I was delighted by the mystery Murder at the House of Rooster Happiness. It was set in Chang Mai, a city in northern Thailand. The protagonist is a nurse ethicist who spent a year in Chicago, learning more about her field. Three main stories weave within the book: a mysterious case of a man brought in dead to the ER for a death certificate, an American man who suffered a serious accident (and appears to be brain dead) when attacked by an elephant, and a poor man from a rural area who sits on the floor and disappears when people try to talk with him. And then there is the side story of a 40-year-old VW Bug. It is a slow-paced but very thoughtful, well-organized story, with interesting thoughts about people in general and modern Thai behavior. The main character carefully thinks through the other characters may be doing. I found it fascinating!

The include:
"When someone does what we think they should do--when they behave as we expect--we stop paying attention to them."

"If you want to teach someone your way of thinking, you need to be fluent in theirs."

Oct 18, 2017

Various aspects of Thai culture are presented in an interesting way. It may take some readers a while to warm up to ethical nurse Ladarat - and to the author's determination to explore the many different meanings which can, apparently, be conveyed with a smile* -- but by the end of the story I felt the story was a satisfying one, and am willing to try a second in the series.
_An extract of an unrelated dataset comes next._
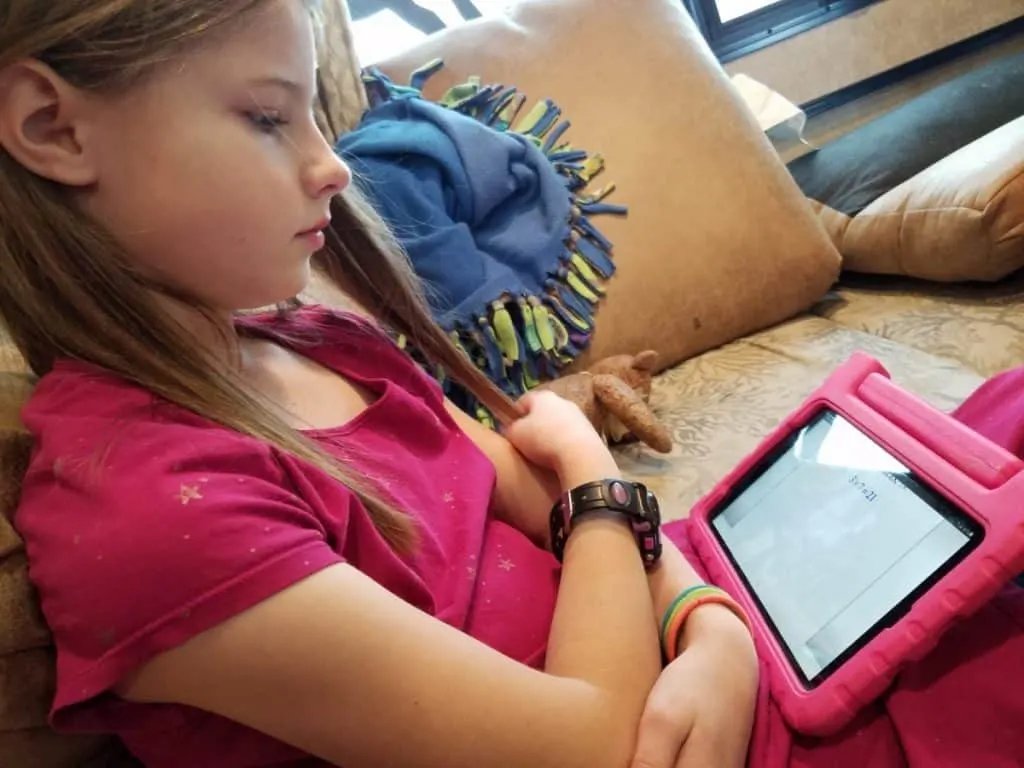 Is CTCMath Best Online Math Curriculum for Homeschoolers? 4 Young homeschooled girl in pink dress doing basic math lessons on a pink tablet with CTCMath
*a "yim yae yae" smile, for example, means "I know things look bad, but getting upset won't make things any better, so why not smile?" In this story things look bad a lot.

Feb 14, 2017

Too man sub-plots and easily guessed mysteries.

Nov 29, 2016

David Casarett is a doctor, who has written nonfiction, and spends quite a bit of time in Thailand. This background has enabled him to write a novel with characters that remind the reader strongly of the Ladies Number One Detective Agency mysteries by Alexander McCall Smith. Ladarat Patalung, Nurse Ethicist who has studied her specialty in Chicago, is asked by Wiriya Mookja, a Royal Police detective, to use her contacts in the Sriphat Hospital of Chiang Mai to help him determine whether there is a serial killer on the loose or if the woman who brought her dead husband to the emergency room is just unlucky in her choice of husbands. Ladarat and her assistant, Sisithorn, who seems to have an unusual gift for understanding the needs and emotions of others, manage an upcoming audit of the hospital, an American couple who were involved in an accident with an elephant, and a mysterious man in the ICU visitor’s room, as well as detective Mookja’s request, with grace and calm, basing her decisions on what is truly important. The writer’s gift for immersing the reader in the culture of Thailand is truly remarkable. I am looking forward to the next in the series.